Passage:
----------------
Beijing pledged $10 billion "preferential" loans to Africa in 2009, but Zhong Manying, an official at the Ministry of Commerce, said that was not enough.
"In view of Africa's demand for funds, the $10 billion is too limited," Zhong told a news briefing.
A recent World Bank study showed that Africa needs $93 billion in annual infrastructure spending, with at least $45 billion relying on external financing.
Zhong shrugged off talk that increased Chinese loans may actually worsen debt problems.
"What is the most important thing for Africa? Survival and development," she said.
Chinese banks have already started to pour money into Africa.
Last month, Ghana said it had signed nearly $13 billion worth of loan deals with two Chinese state banks, namely China Development Bank and the China Exim Bank.
A Chinese loan deal to Democratic Republic of Congo was trimmed to $6 billion from $9 billion last year after the IMF raised concerns the contract, which used mineral reserves as a guarantee for infrastructure projects, would plunge the central African country deeper into debt.
----------------
Excerpted records:
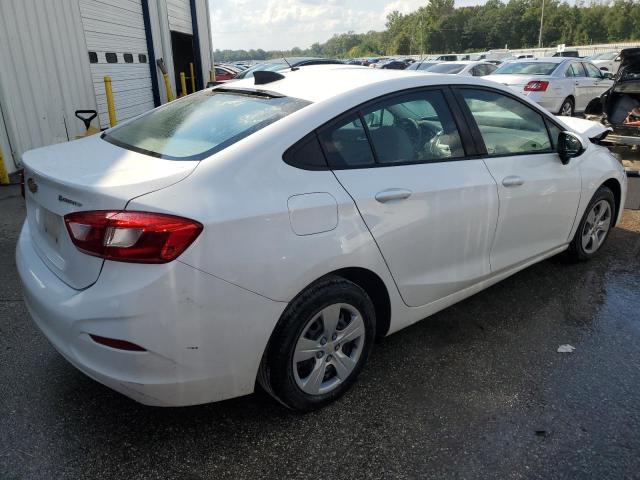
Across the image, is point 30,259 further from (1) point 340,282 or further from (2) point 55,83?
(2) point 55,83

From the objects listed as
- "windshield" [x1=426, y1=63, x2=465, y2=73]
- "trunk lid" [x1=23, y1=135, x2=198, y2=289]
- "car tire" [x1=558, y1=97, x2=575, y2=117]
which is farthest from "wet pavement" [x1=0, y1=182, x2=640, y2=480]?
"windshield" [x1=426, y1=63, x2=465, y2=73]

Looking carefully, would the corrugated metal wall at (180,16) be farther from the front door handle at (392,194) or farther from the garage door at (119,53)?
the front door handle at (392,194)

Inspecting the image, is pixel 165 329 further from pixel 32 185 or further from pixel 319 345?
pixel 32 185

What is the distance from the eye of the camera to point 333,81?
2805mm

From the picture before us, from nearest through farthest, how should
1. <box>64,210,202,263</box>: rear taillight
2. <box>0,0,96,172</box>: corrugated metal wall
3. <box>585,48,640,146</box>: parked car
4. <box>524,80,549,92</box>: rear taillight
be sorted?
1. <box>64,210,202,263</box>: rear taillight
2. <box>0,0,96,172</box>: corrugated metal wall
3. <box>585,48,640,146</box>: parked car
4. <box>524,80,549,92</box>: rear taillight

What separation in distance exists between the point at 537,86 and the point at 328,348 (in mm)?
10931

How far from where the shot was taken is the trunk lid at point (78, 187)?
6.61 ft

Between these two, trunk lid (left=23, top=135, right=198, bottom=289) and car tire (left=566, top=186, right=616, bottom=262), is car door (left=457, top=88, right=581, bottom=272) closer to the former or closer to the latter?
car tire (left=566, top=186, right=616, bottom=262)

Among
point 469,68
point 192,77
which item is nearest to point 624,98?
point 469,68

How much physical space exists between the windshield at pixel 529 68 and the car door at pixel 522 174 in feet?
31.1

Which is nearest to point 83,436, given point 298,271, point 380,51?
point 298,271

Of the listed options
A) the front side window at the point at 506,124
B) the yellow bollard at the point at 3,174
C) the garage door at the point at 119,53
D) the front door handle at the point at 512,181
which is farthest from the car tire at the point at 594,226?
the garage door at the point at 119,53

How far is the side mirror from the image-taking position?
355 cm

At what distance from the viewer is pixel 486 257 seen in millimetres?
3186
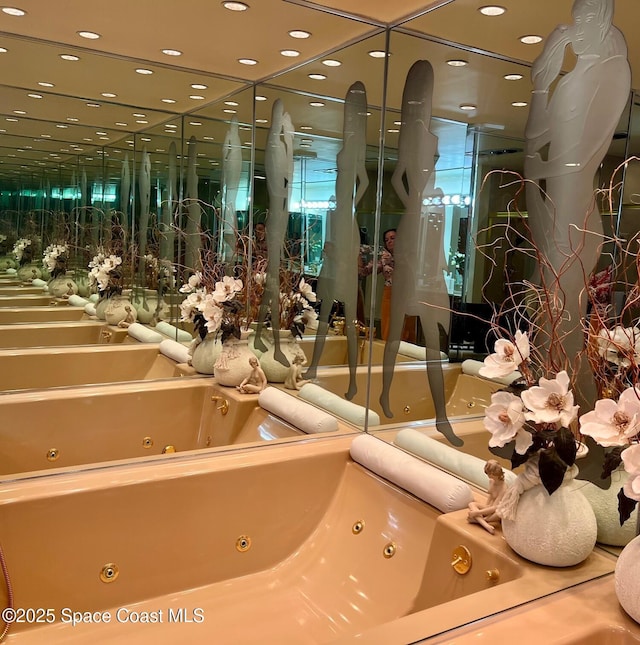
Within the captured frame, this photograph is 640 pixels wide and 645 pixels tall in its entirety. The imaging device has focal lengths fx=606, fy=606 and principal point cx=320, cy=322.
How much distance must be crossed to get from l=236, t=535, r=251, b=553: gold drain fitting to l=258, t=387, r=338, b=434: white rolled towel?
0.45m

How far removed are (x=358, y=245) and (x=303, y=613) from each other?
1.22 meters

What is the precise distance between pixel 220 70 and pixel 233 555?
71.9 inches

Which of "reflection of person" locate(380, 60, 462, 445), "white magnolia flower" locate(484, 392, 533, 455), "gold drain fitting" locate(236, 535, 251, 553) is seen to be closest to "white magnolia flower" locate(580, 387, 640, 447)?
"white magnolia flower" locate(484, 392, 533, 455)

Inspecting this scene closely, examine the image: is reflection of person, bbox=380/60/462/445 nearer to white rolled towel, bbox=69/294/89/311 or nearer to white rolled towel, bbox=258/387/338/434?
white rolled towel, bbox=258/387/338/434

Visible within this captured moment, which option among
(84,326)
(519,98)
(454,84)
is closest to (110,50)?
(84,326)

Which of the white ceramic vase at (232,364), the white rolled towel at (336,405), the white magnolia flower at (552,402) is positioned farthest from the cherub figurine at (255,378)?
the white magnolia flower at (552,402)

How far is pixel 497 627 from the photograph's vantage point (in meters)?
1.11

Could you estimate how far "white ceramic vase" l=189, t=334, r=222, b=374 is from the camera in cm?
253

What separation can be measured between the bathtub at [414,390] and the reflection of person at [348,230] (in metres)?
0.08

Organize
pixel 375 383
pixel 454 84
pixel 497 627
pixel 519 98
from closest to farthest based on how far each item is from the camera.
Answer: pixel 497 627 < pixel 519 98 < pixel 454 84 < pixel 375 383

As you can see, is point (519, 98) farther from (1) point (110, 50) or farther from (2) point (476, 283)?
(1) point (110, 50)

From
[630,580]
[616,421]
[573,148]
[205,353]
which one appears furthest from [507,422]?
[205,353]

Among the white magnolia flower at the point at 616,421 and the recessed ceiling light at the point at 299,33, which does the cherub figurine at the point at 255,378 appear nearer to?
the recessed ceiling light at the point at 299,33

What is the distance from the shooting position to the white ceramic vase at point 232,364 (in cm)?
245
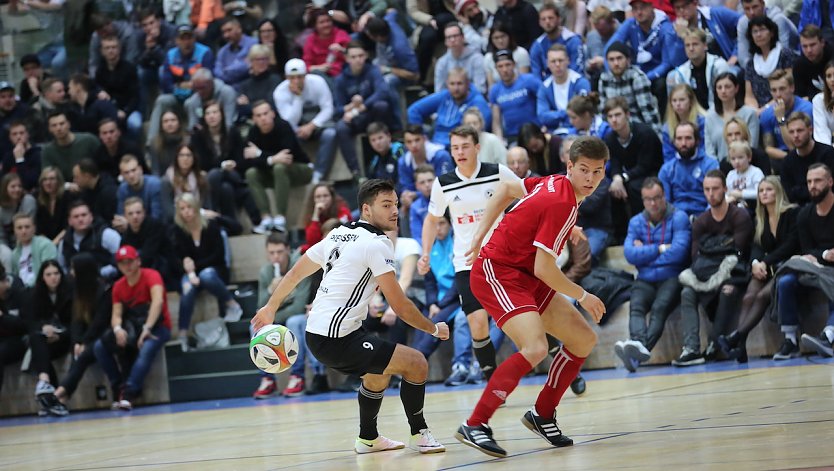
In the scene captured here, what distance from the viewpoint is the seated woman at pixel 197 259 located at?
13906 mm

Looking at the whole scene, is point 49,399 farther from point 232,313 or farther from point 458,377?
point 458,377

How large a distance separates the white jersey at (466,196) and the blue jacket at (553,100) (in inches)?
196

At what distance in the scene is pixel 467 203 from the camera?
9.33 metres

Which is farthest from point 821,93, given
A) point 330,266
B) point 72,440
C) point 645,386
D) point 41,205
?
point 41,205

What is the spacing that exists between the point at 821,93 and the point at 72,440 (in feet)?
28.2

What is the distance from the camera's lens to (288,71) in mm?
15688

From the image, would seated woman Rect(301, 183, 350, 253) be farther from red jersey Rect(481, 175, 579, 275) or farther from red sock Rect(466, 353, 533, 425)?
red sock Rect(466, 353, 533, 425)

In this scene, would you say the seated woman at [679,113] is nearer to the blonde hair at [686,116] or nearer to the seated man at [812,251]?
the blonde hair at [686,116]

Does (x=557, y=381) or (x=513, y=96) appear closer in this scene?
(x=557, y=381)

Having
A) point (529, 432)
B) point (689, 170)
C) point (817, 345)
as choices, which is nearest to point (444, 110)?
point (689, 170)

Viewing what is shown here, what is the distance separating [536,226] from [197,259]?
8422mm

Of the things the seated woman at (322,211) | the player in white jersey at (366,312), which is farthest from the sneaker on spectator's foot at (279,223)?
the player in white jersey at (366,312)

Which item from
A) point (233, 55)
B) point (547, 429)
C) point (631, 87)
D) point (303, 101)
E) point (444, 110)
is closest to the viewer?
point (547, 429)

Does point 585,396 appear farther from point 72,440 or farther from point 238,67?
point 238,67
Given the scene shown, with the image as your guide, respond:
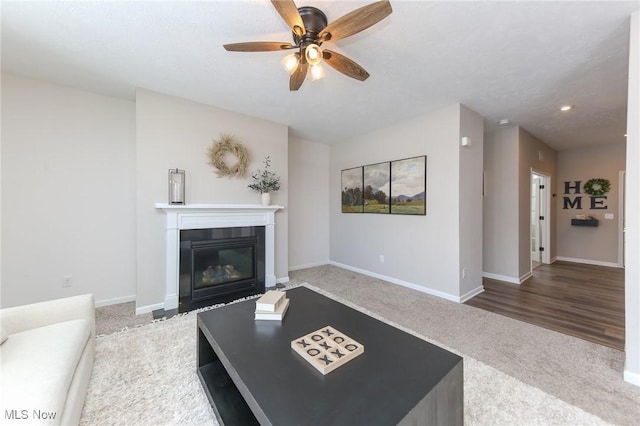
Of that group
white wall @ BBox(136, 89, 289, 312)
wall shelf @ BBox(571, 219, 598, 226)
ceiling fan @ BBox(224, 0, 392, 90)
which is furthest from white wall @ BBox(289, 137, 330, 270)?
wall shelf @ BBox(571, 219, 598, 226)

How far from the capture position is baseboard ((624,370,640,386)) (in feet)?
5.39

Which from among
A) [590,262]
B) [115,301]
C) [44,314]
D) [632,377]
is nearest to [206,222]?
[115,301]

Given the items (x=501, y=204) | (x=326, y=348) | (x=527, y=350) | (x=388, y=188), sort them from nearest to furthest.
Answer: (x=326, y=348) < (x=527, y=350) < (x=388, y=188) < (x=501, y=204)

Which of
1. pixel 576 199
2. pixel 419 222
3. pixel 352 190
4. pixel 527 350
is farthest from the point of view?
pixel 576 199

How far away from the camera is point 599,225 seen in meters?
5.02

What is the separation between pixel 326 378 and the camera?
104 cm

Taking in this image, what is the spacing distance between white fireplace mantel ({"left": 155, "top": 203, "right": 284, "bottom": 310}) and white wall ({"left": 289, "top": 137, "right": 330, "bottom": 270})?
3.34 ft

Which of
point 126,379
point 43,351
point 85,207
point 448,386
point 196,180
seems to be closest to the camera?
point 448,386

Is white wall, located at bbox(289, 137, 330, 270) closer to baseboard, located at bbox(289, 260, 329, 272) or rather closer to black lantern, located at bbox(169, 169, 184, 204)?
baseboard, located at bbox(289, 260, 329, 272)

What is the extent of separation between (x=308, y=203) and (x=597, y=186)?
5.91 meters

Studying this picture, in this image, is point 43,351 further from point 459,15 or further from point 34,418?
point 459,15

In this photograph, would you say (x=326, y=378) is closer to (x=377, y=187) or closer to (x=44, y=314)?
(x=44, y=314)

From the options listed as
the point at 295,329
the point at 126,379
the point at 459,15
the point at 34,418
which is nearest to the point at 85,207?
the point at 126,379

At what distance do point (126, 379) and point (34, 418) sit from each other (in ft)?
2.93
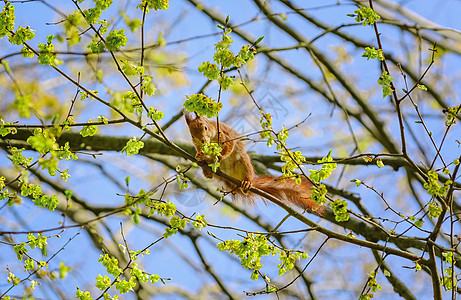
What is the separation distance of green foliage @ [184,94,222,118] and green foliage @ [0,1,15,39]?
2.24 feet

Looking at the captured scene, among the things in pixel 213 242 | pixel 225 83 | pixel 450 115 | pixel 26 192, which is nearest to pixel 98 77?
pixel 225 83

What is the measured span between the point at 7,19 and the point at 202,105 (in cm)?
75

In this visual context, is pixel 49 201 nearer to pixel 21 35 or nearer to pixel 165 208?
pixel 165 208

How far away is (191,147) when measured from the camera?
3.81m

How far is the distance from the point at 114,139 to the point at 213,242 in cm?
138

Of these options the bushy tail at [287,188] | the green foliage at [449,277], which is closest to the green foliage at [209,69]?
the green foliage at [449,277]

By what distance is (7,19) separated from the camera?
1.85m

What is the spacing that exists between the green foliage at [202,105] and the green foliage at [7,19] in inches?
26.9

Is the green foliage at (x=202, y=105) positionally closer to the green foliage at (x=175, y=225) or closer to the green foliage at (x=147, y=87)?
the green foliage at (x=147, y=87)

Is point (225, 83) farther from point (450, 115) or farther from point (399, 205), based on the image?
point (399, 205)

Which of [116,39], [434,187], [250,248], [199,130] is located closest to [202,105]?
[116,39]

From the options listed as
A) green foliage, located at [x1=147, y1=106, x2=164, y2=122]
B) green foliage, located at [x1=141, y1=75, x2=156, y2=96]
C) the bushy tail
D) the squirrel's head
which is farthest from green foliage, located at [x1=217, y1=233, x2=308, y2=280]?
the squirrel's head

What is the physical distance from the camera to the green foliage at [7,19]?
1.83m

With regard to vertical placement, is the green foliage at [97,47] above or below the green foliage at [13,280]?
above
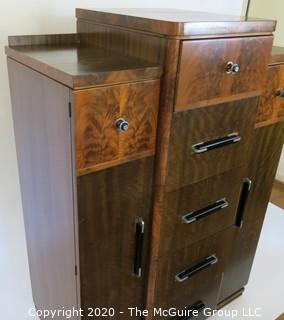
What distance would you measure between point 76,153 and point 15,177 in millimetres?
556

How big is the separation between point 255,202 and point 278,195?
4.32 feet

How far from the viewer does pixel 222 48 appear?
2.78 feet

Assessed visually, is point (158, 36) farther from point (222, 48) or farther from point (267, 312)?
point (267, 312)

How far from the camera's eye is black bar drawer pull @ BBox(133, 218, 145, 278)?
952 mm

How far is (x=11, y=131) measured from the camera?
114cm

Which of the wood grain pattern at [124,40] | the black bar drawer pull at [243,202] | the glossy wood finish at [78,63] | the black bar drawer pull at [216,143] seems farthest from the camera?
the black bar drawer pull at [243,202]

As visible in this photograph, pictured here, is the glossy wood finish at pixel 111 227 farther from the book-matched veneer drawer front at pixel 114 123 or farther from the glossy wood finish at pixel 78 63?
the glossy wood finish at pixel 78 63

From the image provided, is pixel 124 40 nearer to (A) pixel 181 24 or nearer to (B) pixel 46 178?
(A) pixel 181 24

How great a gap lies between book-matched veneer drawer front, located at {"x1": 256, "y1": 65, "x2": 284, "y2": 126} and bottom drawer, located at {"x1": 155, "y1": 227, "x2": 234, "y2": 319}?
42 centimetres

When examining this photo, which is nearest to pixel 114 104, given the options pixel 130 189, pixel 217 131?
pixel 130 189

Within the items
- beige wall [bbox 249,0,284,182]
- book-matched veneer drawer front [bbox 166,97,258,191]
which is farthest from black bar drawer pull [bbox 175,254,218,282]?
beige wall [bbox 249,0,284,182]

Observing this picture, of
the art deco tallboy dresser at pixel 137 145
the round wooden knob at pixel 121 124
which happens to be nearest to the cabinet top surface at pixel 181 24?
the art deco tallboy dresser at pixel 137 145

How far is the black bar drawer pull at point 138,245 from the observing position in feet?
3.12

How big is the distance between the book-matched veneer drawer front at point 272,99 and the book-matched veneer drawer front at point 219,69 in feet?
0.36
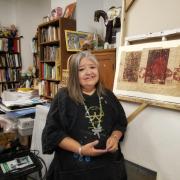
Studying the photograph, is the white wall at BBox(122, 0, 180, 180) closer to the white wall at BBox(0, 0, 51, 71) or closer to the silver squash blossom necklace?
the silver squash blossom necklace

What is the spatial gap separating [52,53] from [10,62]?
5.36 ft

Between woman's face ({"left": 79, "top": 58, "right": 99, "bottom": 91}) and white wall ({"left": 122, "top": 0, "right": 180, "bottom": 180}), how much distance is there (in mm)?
----------------
Actions to take:
(a) List every organization, such as a ministry, bank or international body, that the passage on Chinese lending to Africa names.
(b) Go on with the passage on Chinese lending to Africa, picking up after its final sentence.

Answers for the exercise:
(a)
Ministry of Commerce
World Bank
China Development Bank
China Exim Bank
IMF

(b)
Chinese investments in Africa hit $32.3 billion by August 2010, spurred by a cooperation model of "resources for projects and credit", the ministry said in a separate statement.
China's trade with Africa is expected to top $100 billion in 2010, from $91.1 billion in 2009, according to the ministry.
Chinese Commerce Minister Chen Deming said last month that China takes a different tack on extending aid to developing countries, eschewing tough terms demanded by Western donors.
"Some friends from Western countries ask me why China continues to give foreign assistance to some countries with bad human rights records or problematic political regimes," Chen said.
"I tell them that the social and cultural systems are different and the development path and political regimes are diversified and there is no one single way."